Excerpt to read
_ _ _

Re: [Haskell-cafe] [16/16] SBM: Discussion and Conclusion

23 Dec 2007

      firefly:
...
General
-------
Bytestrings are faster than haskell strings.  This is good and expected.
But their memory use, ouch!  There seems to be a grave memory bug in 6.9.
Bug report -- since the bytestring library hasn't changed between 6.8.2
and head, that sounds like a bug report.
...
Lazy bytestrings are slower than strict bytestrings -- this was completely
unexpected for me.
Which programs should I look at? Is there a specific program or two
where lazy bytestring performance is entirely out of whack (against
6.8.2?)? If so, please forward it to me and Duncan.
...
I/O
---
The I/O patterns seen in the various programs are:
 1) strict bytestrings = read increasingly large chunks (they double every
    time).  I don't know if the already-read data have to be copied around or
    if the memory allocator can handle extending existing blocks (if they are
    at the "front" of the heap, say) like realloc() can.
if you're reading from stdin, and we don't know the size, bytestring
getContents uses realloc.
...
Even if the blocks do get copied around, that's not where the performance
    limiter is (speed-wise).  It does seem to be a bit unwise in terms of
    memory pressure.
Does the gc kick in every time the heap has to expand?  Does it do a full
    collection then?  If no other allocations have happened since the last
    collection than the allocation that caused the heap to expand, then perhaps
    skip the collection?  (or some criteria similar to that)
2) lazy bytestrings = read blocks of 32K-8 bytes, as expected.  The C
    benchmarks show that there's no penalty for reading 32K-8 vs. 32K.
3) native strings = read blocks 8K.
The C benchmarks show that it barely matters if the block size is 4K, 32K, or
32K-8 bytes.  In any case, the small differences due to block size are
completely in the noise.  Reading very large blocks, though, as the strict
bytestrings do, actually has a cost (38-70% slower, depending on the CPU and
kernel and RAM and busspeeds, etc -- see email 10 in the series).  It is still
peanets compared for almost all the benchmarks.
Useful information, thanks.
...

_ _ _

Recorded data

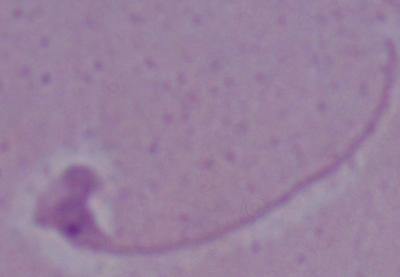

identification: Leishmania
modality: photomicrograph
magnification: 1000x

_ _ _

Exercise A
In the Haskell-cafe reply, what size of blocks do lazy bytestrings read?
Exercise B
Print the part of the Haskell-cafe reply that begins at the words "Re: [Haskell-cafe] [16/16]" and stops after the words "good and expected.".

Task solution A
Blocks of 32K-8 bytes.

Task solution B
Re: [Haskell-cafe] [16/16] SBM: Discussion and Conclusion

23 Dec 2007

      firefly:
...
General
-------
Bytestrings are faster than haskell strings.  This is good and expected.